Provided data Block Start

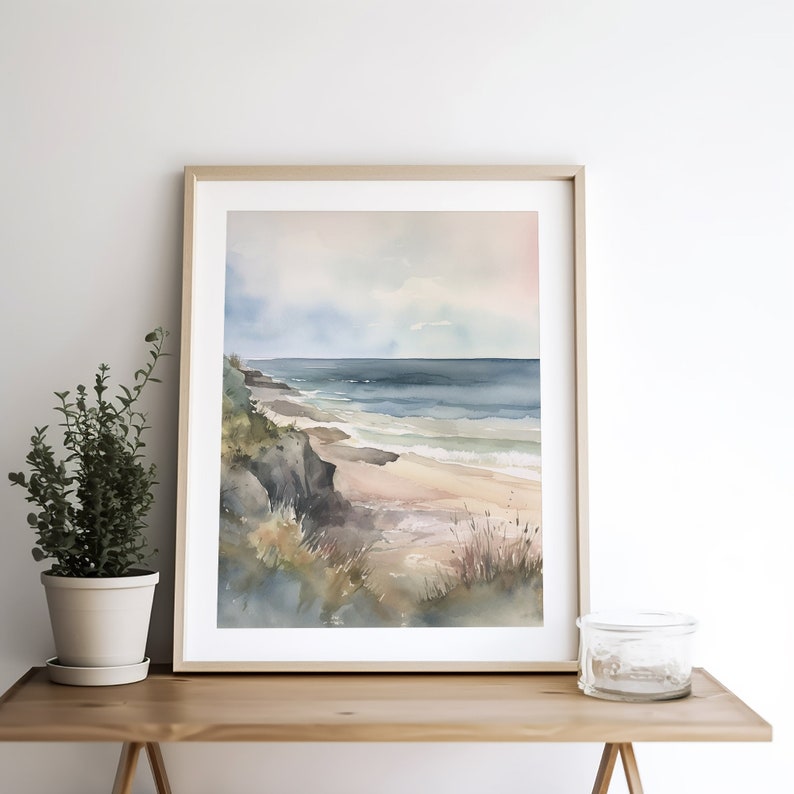 May include: A watercolor painting of a seascape with a sandy beach, blue ocean, and a rocky cliff. The painting is framed in a light wood frame and is hanging on a white wall.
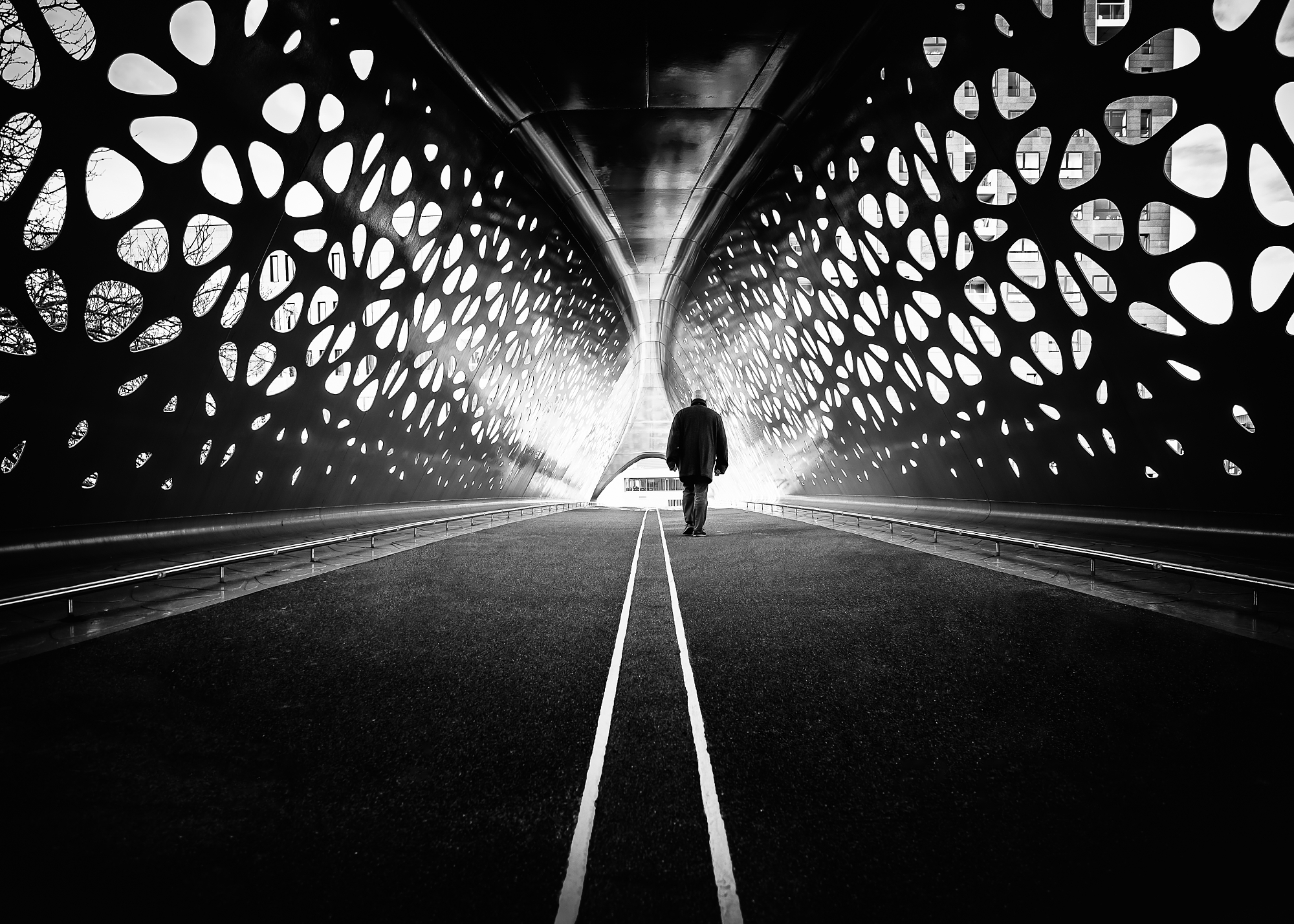 Minimalist photography techniques showing a person in a patterned tunnel.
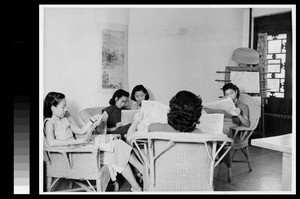 Women students of Yenching University in the dormitory common room, Beijing, China, 1941
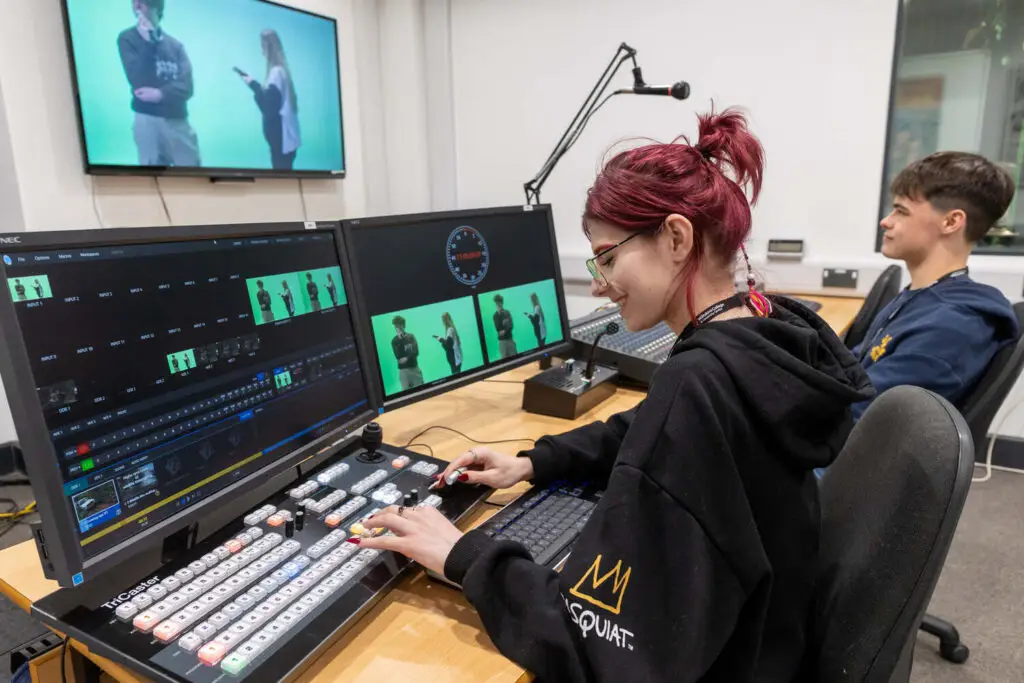 film and media production student editing video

Provided data Block End

• **Exercise goal**
Restate the data above word for word. Skip every picture.

• **Result**
 May include: A watercolor painting of a seascape with a sandy beach, blue ocean, and a rocky cliff. The painting is framed in a light wood frame and is hanging on a white wall.
 Minimalist photography techniques showing a person in a patterned tunnel.
 Women students of Yenching University in the dormitory common room, Beijing, China, 1941
 film and media production student editing video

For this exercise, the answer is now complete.